- WHAT THE TASK ASKS -
Can you update the post on selecting books from "A week or so ago, I" to "something in between.", with "spouse" changed to "partner" everywhere?

- PAGE -
-- start --

Raising Readers: Selecting Books

A week or so ago, I wrote about how my spouse and I accidentally created a Reading Culture at our house, and then accidentally inculcated our children into it.

Today, I wanted to write about how our kids get books into their hands. Do they read just what they’re assigned to read by parents and teachers, or do they read only what they pick for themselves? Do my spouse and I limit what they are allowed to read, or do we let them  read whatever printed materials they get their hands on?

In our house, the short answer to both questions is: It’s something in between.

Making use of our local library

As I mentioned in my Reading Culture post, we visit the library once a week (at least). As homeschoolers, we have the freedom to dedicate an entire day of the week to visiting the library, and so we do. Wednesday is Library Day, and woe betide me if we get to Wednesday bedtime and have not visited a library (or had a friend visit for us as we did last week when my daughter was sick).

-- end --

- RECORDED DATA -
-- start --

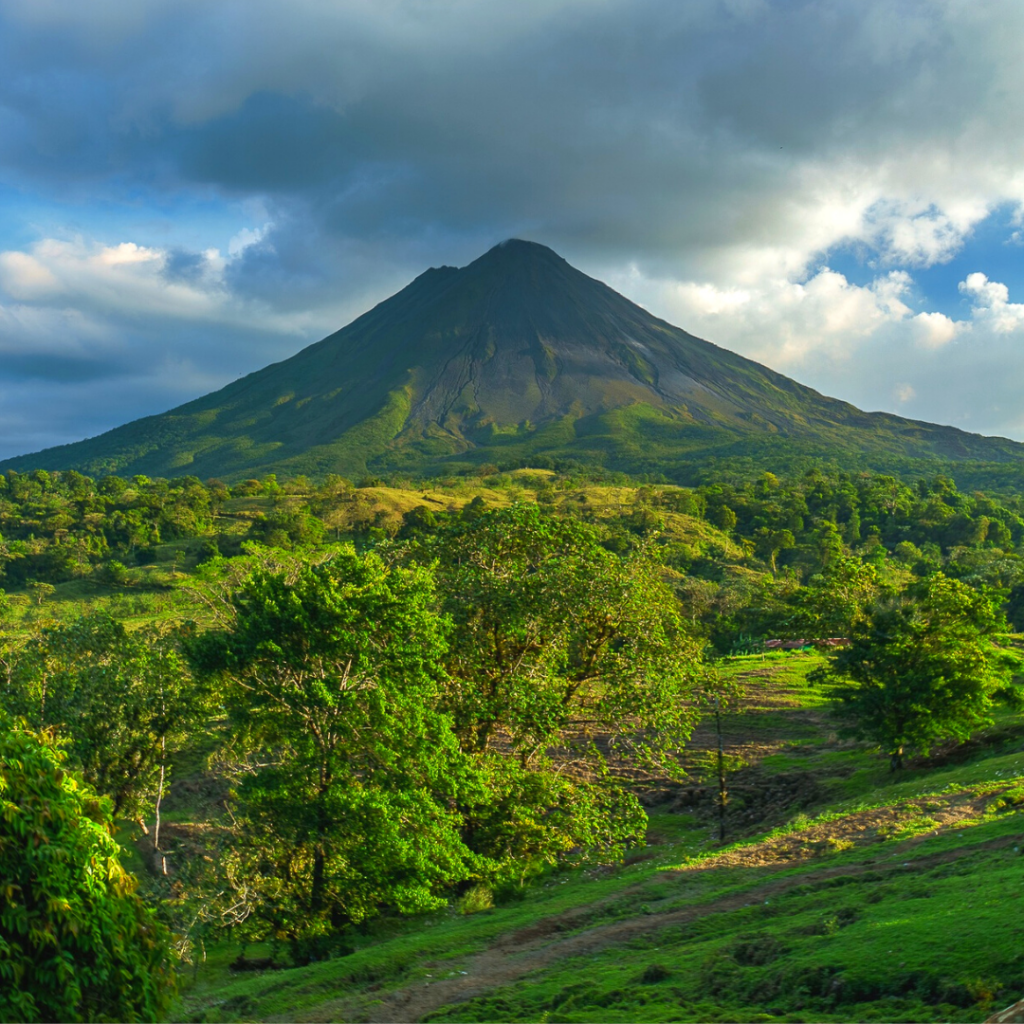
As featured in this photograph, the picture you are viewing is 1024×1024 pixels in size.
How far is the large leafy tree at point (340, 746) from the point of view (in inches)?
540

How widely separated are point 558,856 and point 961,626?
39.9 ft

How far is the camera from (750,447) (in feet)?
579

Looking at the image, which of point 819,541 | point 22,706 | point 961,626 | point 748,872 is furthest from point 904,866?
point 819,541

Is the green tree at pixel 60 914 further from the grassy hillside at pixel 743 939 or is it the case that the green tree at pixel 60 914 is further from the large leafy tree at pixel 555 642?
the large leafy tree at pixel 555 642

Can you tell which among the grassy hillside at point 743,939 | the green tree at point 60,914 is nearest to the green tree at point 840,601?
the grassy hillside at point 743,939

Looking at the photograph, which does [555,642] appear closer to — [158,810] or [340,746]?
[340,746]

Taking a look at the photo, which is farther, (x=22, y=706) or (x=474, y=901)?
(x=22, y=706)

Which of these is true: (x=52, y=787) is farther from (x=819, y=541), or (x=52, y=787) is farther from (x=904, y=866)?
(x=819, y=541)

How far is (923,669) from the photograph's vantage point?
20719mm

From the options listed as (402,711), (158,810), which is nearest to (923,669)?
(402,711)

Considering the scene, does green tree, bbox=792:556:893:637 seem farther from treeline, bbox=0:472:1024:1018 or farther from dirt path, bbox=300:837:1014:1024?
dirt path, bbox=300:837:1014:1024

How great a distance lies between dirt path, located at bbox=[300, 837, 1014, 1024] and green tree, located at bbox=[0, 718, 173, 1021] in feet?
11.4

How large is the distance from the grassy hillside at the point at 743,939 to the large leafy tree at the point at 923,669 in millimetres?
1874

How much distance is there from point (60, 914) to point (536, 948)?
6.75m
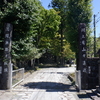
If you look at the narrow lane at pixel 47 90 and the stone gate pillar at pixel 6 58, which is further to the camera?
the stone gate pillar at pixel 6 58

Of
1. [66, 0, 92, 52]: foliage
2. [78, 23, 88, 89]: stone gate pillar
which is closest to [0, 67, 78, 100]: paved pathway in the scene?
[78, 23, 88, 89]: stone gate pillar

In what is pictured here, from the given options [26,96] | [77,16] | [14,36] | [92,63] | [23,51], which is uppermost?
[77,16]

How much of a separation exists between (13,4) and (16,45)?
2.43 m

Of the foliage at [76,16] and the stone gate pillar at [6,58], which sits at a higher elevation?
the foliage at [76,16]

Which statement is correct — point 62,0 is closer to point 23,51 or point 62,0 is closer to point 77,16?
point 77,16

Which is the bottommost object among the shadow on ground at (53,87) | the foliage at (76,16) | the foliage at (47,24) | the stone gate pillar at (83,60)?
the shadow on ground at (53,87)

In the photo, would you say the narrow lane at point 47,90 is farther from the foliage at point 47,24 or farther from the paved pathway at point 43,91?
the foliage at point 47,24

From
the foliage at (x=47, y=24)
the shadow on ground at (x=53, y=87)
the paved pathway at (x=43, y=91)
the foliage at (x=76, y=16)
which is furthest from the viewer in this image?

-- end --

- RESPONSE TO THE EXERCISE -
A week or so ago, I wrote about how my partner and I accidentally created a Reading Culture at our house, and then accidentally inculcated our children into it.

Today, I wanted to write about how our kids get books into their hands. Do they read just what they’re assigned to read by parents and teachers, or do they read only what they pick for themselves? Do my partner and I limit what they are allowed to read, or do we let them  read whatever printed materials they get their hands on?

In our house, the short answer to both questions is: It’s something in between.